WHAT IS NEEDED: Print the data once more, exactly as given. Drop the pictures.

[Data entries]
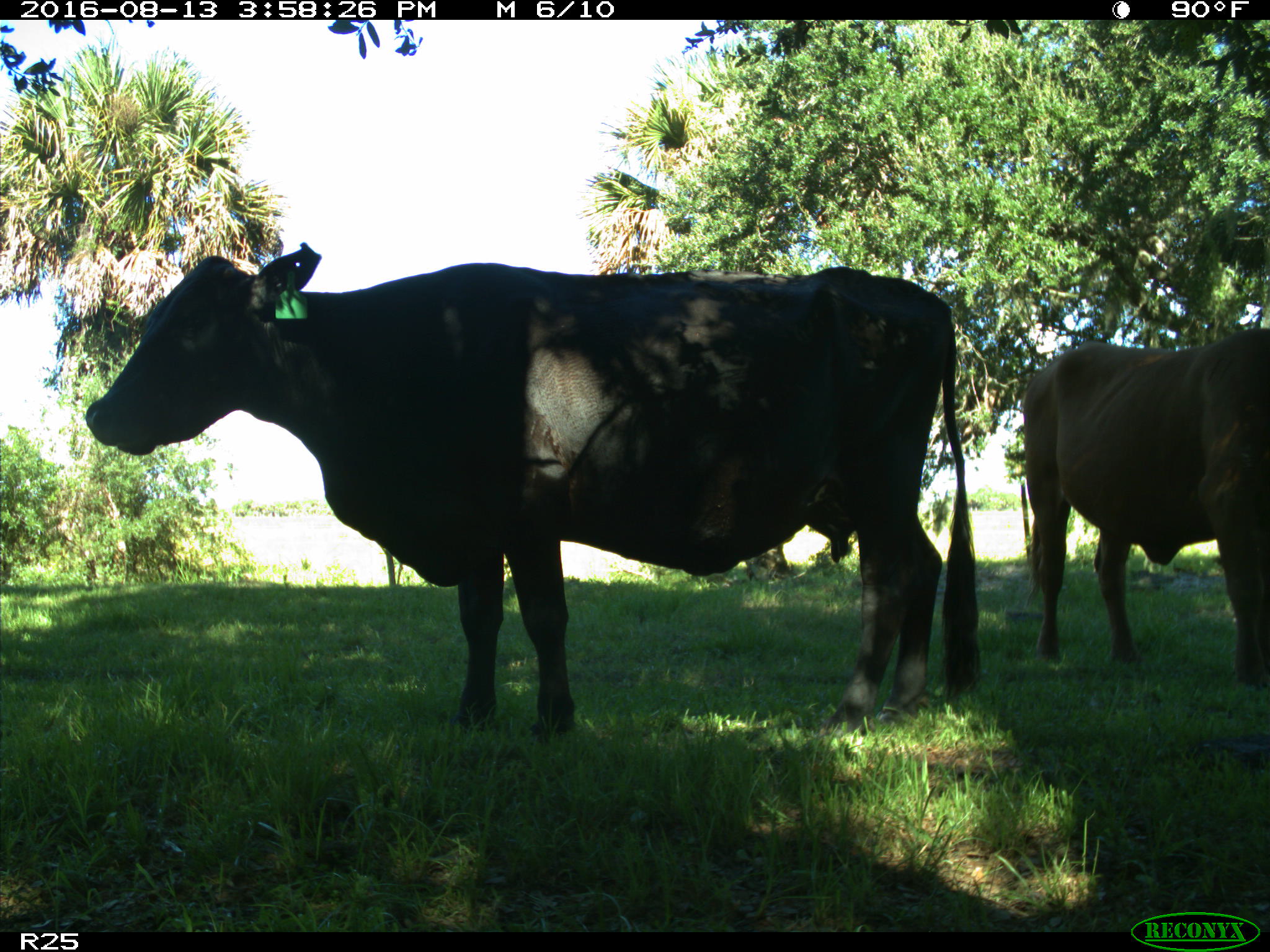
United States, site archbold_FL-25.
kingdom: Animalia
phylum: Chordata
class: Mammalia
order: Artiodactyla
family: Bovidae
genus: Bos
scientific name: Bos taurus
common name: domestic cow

TASK ANSWER:
United States, site archbold_FL-25.
kingdom: Animalia
phylum: Chordata
class: Mammalia
order: Artiodactyla
family: Bovidae
genus: Bos
scientific name: Bos taurus
common name: domestic cow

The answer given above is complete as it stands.